Representing a generation

Over the course of the project, Munir Shargawi, 69 – a temperamental, bright and often very funny acquaintance – changed his mind about the trip several times. His health is an issue, something is always getting in the way. "I was trying to understand this struggle inside of him," Shargawi says. "Why the resistance? I always knew that, in his heart of hearts, he had a desire to go back. But why is it so hard for him to do?"

This is a crux of the film. The filmmaker wasn't just interested in telling his father's story, he wanted to tell the story of his father's whole generation. "What is it that hurts so badly that they don't go to Palestine? When we finally did go to Haifa and were looking around for the house where he used to live, everyone came over to talk with him, Jews and Palestinians. He made friends with everyone in no time. Within a day, everyone knew that there was a Palestinian who had returned. They weren't used to that, neither the Jews nor the Arabs there, and they were all interested in hearing his story," Shargawi says.

--- --- ---

▶ [APPLY WHAT YOU READ]:
a) In the text about the Haifa trip, how old is Munir Shargawi?
b) Please continue the text about the Haifa trip from its last sentence.

--- --- ---

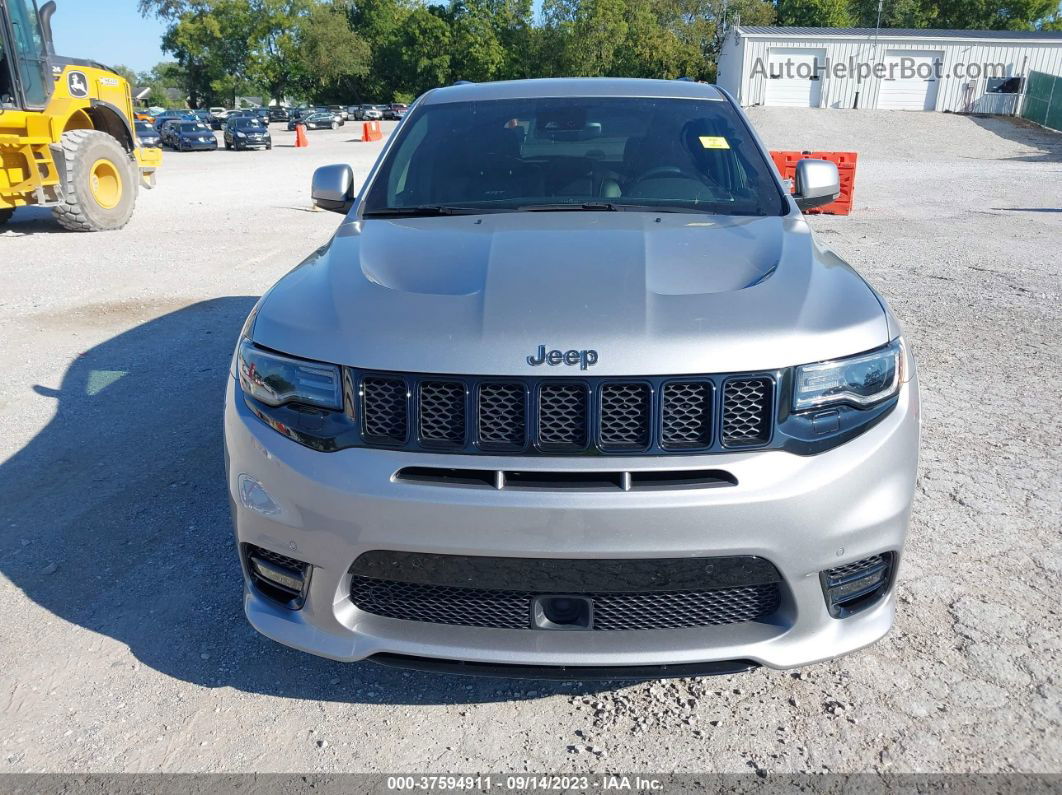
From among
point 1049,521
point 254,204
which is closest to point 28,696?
point 1049,521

--- --- ---

▶ [RESULTS OF THE TASKS]:
a) He is 69.

b)
Nor is Munir Shargawi your typical Palestinian. In his view, Palestinians aren't just victims, they're idiots, because, unlike the Jews, they have been unable to change their situation. In one of the film's funnier sequences, he says that if he was a young man today, he would marry an Israeli girl. "When Arab marries Arab, the hash clubs result," he says.

"That's also why it was so interesting for me to make this film," Shargawi says. "If my father were just a beaten man who sat around complaining about his situation all day, going 'Jews and Israelis are to blame for all my misery,' he would be a lot less interesting to portray. That angle has been covered so often it sounds like a lament to a lot of people. What was exciting was that he both represented his generation and had these opinions you don't expect to hear from a Palestinian. He doesn't say the things we are used to hearing."

No longer just a notion

Now that father and son have visited Haifa, their relationship has calmed down a bit Shargawi says. "Now we don't have to discuss it or fight about it anymore. I sometimes feel it as an absence that we don't have that to talk about anymore. It bonded us, having this joint mission. It was his mission, too, even as he changed his mind about it so many times."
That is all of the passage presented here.